→ **Provided passage**
GluA1, but not GluA2, surface expression is greater in Junk-Food-Gainers than Non-Gainers. (a) Junk-food produces substantial weight gain in a subset of susceptible rats. (b) Eating junk-food followed by junk-food deprivation is associated with a sensitized response to cocaine in Junk-Food-Gainers (JF-G) compared with Junk-Food-Non-Gainers (JF-N). Inset shows locomotion during habituation and after saline injection. (c) Representative blot of GluA1 expression in crosslinked NAc samples. (d, e) GluA1, but not GluA2, surface expression is greater in Junk-Food-Gainers compared with Junk-Food-Non-Gainers after junk-food deprivation, suggesting the presence of CP-AMPARs. All data are shown as mean±SEM; *p<0.05.

Figure 2

The contribution of CP-AMPARs is greater in Junk-Food-Gainer vs chow-fed rats following junk-food deprivation. (a) Normalized amplitude before (BL) and after bath application of the CP-AMPAR antagonist naspm (200 μM). Inset shows example eEPSCs before (black) and after naspm (red). (b) The reduction by naspm is greater in Junk-Food-Gainer vs chow-fed rats. (c) Location of whole-cell recordings for all experiments. The shaded area indicates the general location of recordings made in the NAc core. Recordings fell approximately between 2.04 and 1.56 mm from Bregma; figure adapted from Paxinos and Watson (2007). All data shown as mean±SEM; *p<0.05. A full color version of this figure is available at the Neuropsychopharmacology journal online.

Figure 3

The relative abundance of NAc GluA1 surface vs intracellular (S/I) protein expression is enhanced after junk-food consumption and deprivation only in obesity-prone rats. This was due to shifts in both surface and intracellular protein expression. (a) Surface to intracellular ratio, (b) surface and (c) intracellular expression of GluA1 protein in obesity-resistant (OR) and obesity-prone (OP) rats given chow or junk-food. All data shown as mean±SEM; *p<0.05: OP-JF vs OP-Chow.

→ **Given information**

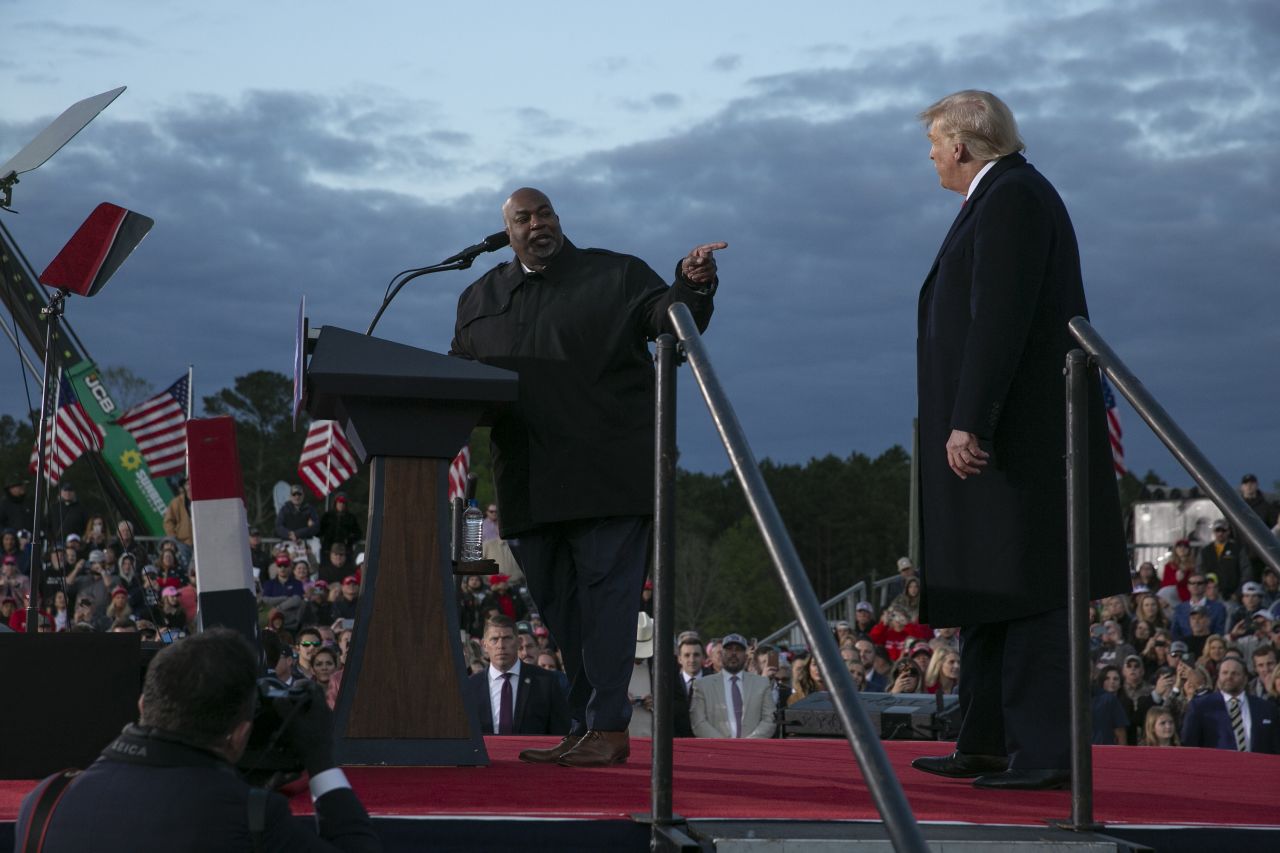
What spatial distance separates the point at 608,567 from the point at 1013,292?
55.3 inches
--
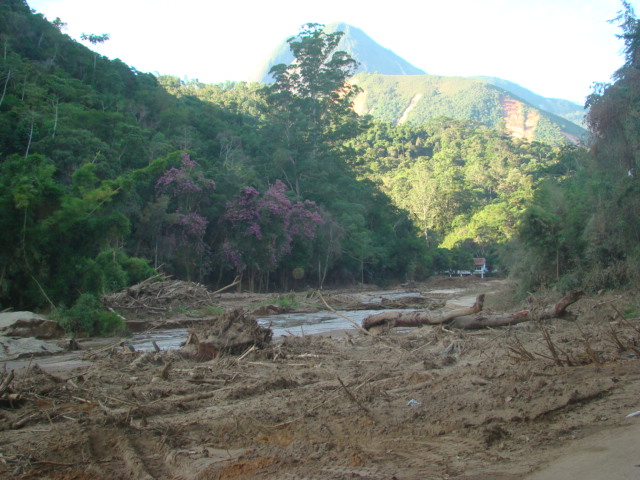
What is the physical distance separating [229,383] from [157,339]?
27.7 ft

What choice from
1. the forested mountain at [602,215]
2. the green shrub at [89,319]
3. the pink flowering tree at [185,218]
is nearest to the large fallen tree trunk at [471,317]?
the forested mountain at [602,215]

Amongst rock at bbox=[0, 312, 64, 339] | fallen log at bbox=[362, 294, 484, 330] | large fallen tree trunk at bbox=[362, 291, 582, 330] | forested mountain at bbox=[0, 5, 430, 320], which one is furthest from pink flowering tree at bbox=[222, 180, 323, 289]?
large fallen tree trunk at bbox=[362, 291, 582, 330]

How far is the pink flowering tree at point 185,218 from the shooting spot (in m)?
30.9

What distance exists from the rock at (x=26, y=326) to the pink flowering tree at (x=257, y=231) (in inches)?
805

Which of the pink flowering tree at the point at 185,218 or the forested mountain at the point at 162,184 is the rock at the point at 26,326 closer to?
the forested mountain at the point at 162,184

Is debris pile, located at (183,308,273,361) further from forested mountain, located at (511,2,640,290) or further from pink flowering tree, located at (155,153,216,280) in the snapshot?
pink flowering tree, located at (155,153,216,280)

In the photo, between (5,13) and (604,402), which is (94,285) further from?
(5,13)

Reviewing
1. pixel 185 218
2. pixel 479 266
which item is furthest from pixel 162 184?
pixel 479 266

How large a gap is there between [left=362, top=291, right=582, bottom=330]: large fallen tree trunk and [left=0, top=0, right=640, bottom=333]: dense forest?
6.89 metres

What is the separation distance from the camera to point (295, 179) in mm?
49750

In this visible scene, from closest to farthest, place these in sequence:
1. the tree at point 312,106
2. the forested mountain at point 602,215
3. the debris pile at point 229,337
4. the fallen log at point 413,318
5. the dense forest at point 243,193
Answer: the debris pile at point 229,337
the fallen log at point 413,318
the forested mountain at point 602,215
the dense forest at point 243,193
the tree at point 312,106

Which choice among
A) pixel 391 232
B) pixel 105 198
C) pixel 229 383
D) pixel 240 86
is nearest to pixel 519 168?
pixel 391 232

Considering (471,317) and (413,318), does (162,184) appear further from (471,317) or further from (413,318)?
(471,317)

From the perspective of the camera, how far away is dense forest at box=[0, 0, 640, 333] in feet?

→ **Requirement 1**
Using the figure captions, say whether each statement agrees with them. Answer yes or no for each, and quote the deciding words exactly. (a) The CP-AMPAR antagonist naspm was applied at 200 μM. (b) GluA2 surface expression is greater in Junk-Food-Gainers than in Non-Gainers. (c) The rise in the NAc GluA1 surface-to-intracellular ratio after junk-food consumption and deprivation occurred in obesity-resistant rats.
→ **Requirement 2**
Repeat the figure captions word for word, from "The contribution of" up to and including "Neuropsychopharmacology journal online.".

→ **Worked solution 1**
(a) Yes: "bath application of the CP-AMPAR antagonist naspm (200 μM)"
(b) No: "GluA1, but not GluA2, surface expression is greater in Junk-Food-Gainers than Non-Gainers"
(c) No: "is enhanced after junk-food consumption and deprivation only in obesity-prone rats"

→ **Worked solution 2**
The contribution of CP-AMPARs is greater in Junk-Food-Gainer vs chow-fed rats following junk-food deprivation. (a) Normalized amplitude before (BL) and after bath application of the CP-AMPAR antagonist naspm (200 μM). Inset shows example eEPSCs before (black) and after naspm (red). (b) The reduction by naspm is greater in Junk-Food-Gainer vs chow-fed rats. (c) Location of whole-cell recordings for all experiments. The shaded area indicates the general location of recordings made in the NAc core. Recordings fell approximately between 2.04 and 1.56 mm from Bregma; figure adapted from Paxinos and Watson (2007). All data shown as mean±SEM; *p<0.05. A full color version of this figure is available at the Neuropsychopharmacology journal online.